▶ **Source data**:
+--
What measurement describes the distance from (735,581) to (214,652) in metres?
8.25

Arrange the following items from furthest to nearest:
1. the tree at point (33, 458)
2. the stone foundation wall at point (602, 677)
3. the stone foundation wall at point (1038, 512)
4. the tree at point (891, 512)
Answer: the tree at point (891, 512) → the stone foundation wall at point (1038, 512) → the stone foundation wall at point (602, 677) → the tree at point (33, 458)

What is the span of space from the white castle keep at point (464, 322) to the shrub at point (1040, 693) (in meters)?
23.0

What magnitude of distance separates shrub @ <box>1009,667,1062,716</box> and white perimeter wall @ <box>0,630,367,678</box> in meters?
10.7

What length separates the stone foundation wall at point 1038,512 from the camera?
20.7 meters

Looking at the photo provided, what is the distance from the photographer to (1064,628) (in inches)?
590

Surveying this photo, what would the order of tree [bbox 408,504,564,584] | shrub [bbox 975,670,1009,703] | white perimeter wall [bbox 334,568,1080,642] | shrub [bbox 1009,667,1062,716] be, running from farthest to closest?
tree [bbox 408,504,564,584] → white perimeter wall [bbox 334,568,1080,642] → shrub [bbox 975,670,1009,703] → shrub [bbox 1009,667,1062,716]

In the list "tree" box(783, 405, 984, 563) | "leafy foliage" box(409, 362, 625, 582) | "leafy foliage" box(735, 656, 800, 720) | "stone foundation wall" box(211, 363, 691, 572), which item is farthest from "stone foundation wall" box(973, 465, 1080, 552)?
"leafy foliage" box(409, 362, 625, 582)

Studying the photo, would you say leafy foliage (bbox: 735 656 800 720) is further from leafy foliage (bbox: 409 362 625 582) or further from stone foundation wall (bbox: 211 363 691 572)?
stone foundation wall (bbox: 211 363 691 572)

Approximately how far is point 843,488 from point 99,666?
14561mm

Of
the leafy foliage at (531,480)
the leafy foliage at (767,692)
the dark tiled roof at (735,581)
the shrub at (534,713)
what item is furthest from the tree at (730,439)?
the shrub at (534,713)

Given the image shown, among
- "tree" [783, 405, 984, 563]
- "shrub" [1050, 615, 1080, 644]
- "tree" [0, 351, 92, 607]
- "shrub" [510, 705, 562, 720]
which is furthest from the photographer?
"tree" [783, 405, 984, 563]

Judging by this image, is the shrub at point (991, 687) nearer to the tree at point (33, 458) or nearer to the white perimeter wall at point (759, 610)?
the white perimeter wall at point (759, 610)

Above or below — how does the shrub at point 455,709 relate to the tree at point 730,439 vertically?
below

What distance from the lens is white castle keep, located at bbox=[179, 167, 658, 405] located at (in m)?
+--
▶ **TO DO**: Reproduce every line of the source data from the line containing "Surveying this photo, what" through the final line, inclusive.

▶ **SOLUTION**:
Surveying this photo, what would the order of tree [bbox 408,504,564,584] | shrub [bbox 975,670,1009,703] | white perimeter wall [bbox 334,568,1080,642] | shrub [bbox 1009,667,1062,716] be, running from farthest to closest?
tree [bbox 408,504,564,584] → white perimeter wall [bbox 334,568,1080,642] → shrub [bbox 975,670,1009,703] → shrub [bbox 1009,667,1062,716]

In the list "tree" box(783, 405, 984, 563) | "leafy foliage" box(409, 362, 625, 582) | "leafy foliage" box(735, 656, 800, 720) | "stone foundation wall" box(211, 363, 691, 572), which item is farthest from "stone foundation wall" box(973, 465, 1080, 552)?
"leafy foliage" box(409, 362, 625, 582)

Studying the photo, would you say leafy foliage (bbox: 735 656 800 720) is further from leafy foliage (bbox: 409 362 625 582) or further from stone foundation wall (bbox: 211 363 691 572)?
stone foundation wall (bbox: 211 363 691 572)

Approximately how far is point 843,488 from point 99,666?
14561mm

Of
the leafy foliage at (531,480)
the leafy foliage at (767,692)
the dark tiled roof at (735,581)
the shrub at (534,713)
what item is furthest from the tree at (730,439)?
the shrub at (534,713)

Given the image shown, among
- "tree" [783, 405, 984, 563]
- "shrub" [1050, 615, 1080, 644]
- "tree" [0, 351, 92, 607]
- "shrub" [510, 705, 562, 720]
which is furthest from the photographer?
"tree" [783, 405, 984, 563]

Judging by this image, is the shrub at point (991, 687) nearer to the tree at point (33, 458) or nearer to the white perimeter wall at point (759, 610)?
the white perimeter wall at point (759, 610)

Above or below — how does the shrub at point 455,709 relate to the tree at point 730,439 vertically?
below

What distance from the lens is white castle keep, located at bbox=[179, 167, 658, 405] located at (in m)?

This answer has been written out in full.